Person A should report the death benefit on their T1. They can calculate any increase in taxes they have to pay and have the other two siblings repay them 1/3 of the additional tax. Easiest way to handle IMHO.


----------



## AltaRed (Jun 8, 2009)

Why would the death benefit have the name of Person A on it? It is normally issued to the "Estate of......." and be deposited to the Estate account and included in Estate taxes?


----------



## Tostig (Nov 18, 2020)

Having the Death Benefit paid to the estate of the deceased doesn't make any sense to me. How can the surviving spouse or children benefit from it if they can't get access to it? It'll end up in one of those dead-money accounts the CRA has.

Since the CPP of the surviving spouse increases, CRA knows who really should be getting this death benefit.


----------



## Numbersman61 (Jan 26, 2015)

Tostig said:


> Having the Death Benefit paid to the estate of the deceased doesn't make any sense to me. How can the surviving spouse or children benefit from it if they can't get access to it? It'll end up in one of those dead-money accounts the CRA has.
> 
> Since the CPP of the surviving spouse increases, CRA knows who really should be getting this death benefit.


This Is completely incorrect. First, the CPP does not automatically increase for the surviving spouse. How does CRA know who is to receive the Death Benefit? You apply using this form https://catalogue.servicecanada.gc.ca/apps/EForms/pdf/en/ISP-1200.pdf


----------



## Yasehtor (Oct 12, 2018)

- RECORDED DATA:
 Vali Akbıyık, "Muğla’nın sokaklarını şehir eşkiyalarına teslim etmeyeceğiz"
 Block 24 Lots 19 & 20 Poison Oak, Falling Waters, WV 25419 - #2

- JOB A: Summarize the forum thread on the death benefit in two sentences.
- JOB B:
Answer these questions on the forum thread on the death benefit:
(i) Under the first post's plan, what share of the added tax would the other two siblings repay to Person A?
(ii) According to AltaRed, where is the death benefit normally deposited?
(iii) According to Numbersman61, how does someone get the death benefit?

- WRITTEN REPLY A: One post suggests that Person A report the death benefit on their T1 and have the other two siblings repay 1/3 of any added tax, while AltaRed says the benefit is normally issued to the "Estate of......." and included in estate taxes. Tostig argues that paying it to the estate makes no sense and that the CRA knows who should get it because the surviving spouse's CPP increases, but Numbersman61 replies that the CPP does not automatically increase for the surviving spouse and that the benefit is applied for with a form.

- WRITTEN REPLY B:
(i) 1/3 of the additional tax.
(ii) To the estate account.
(iii) By applying with the form at https://catalogue.servicecanada.gc.ca/apps/EForms/pdf/en/ISP-1200.pdf